WRITTEN INSTRUCTION: Find every line in the material below that contains the word "nearer", and copy each of those lines in full.

--------------------

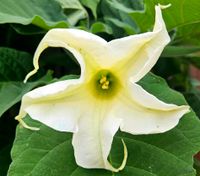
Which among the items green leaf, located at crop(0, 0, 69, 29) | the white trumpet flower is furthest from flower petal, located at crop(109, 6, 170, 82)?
green leaf, located at crop(0, 0, 69, 29)

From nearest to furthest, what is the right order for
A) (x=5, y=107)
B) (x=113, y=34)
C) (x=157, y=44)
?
(x=157, y=44) → (x=5, y=107) → (x=113, y=34)

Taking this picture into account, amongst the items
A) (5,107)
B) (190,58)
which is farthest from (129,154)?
(190,58)

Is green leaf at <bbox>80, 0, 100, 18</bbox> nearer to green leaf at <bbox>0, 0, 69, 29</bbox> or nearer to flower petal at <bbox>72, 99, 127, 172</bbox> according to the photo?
green leaf at <bbox>0, 0, 69, 29</bbox>

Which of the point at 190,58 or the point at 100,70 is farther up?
the point at 100,70

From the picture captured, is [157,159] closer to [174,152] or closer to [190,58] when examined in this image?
[174,152]

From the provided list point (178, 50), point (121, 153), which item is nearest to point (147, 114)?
point (121, 153)

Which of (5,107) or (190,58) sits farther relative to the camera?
(190,58)
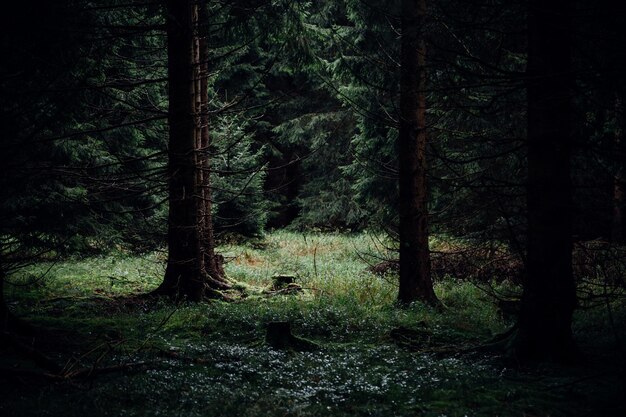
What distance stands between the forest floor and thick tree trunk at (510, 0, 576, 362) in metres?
0.50

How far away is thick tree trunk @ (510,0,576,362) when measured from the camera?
19.5 feet

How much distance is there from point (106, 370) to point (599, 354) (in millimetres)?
6415

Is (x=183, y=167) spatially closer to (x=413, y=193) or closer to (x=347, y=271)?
(x=413, y=193)

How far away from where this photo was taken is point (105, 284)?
42.8ft

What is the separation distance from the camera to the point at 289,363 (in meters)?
6.63

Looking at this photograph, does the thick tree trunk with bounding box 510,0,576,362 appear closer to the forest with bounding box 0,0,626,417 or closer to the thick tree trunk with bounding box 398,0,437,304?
the forest with bounding box 0,0,626,417

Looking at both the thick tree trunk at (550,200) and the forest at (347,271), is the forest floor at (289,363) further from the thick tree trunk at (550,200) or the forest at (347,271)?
the thick tree trunk at (550,200)

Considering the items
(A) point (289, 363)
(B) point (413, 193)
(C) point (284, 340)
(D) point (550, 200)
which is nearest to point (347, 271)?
(B) point (413, 193)

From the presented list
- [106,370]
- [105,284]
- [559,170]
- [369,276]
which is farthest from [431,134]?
[106,370]

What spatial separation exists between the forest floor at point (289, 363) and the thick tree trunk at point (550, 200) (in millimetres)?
500

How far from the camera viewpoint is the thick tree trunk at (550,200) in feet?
19.5

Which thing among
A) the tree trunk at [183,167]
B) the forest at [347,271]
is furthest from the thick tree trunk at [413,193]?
the tree trunk at [183,167]

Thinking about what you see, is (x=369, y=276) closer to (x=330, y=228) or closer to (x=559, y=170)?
(x=559, y=170)

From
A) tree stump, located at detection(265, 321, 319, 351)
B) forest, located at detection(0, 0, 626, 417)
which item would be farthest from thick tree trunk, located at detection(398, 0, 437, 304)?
tree stump, located at detection(265, 321, 319, 351)
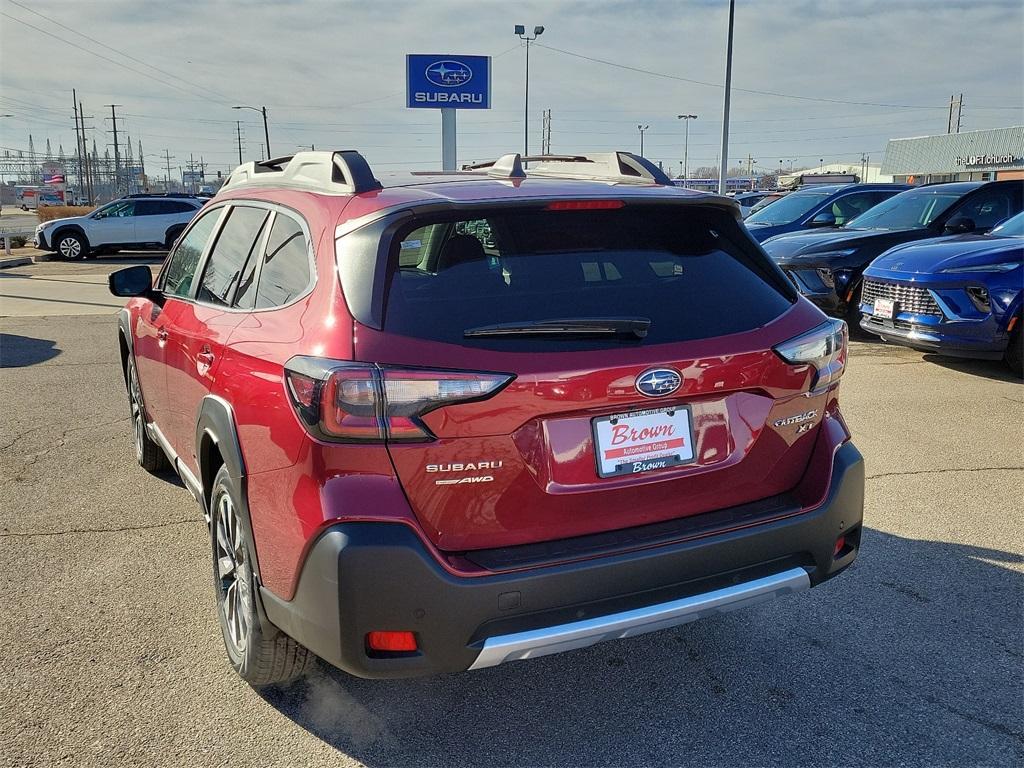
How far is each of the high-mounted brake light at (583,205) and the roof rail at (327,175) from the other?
592 mm

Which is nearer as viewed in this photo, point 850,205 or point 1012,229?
point 1012,229

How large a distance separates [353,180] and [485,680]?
178cm

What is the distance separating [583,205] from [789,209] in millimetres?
12392

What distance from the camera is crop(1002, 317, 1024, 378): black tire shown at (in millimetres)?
7344

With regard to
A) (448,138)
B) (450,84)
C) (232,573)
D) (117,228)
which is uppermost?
(450,84)

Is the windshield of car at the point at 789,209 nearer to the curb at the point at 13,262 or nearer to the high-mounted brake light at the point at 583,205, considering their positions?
the high-mounted brake light at the point at 583,205

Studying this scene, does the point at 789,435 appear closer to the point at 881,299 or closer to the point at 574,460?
the point at 574,460

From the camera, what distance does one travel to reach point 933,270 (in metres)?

--------------------

RESPONSE TO THE EXERCISE:
Is green leaf at <bbox>80, 0, 100, 18</bbox> nearer to green leaf at <bbox>0, 0, 69, 29</bbox> or nearer to flower petal at <bbox>72, 99, 127, 172</bbox> according to the photo?
Which is nearer as viewed in this photo, point 850,205 or point 1012,229?
Is the windshield of car at the point at 789,209 nearer to the curb at the point at 13,262 or nearer to the high-mounted brake light at the point at 583,205, considering their positions?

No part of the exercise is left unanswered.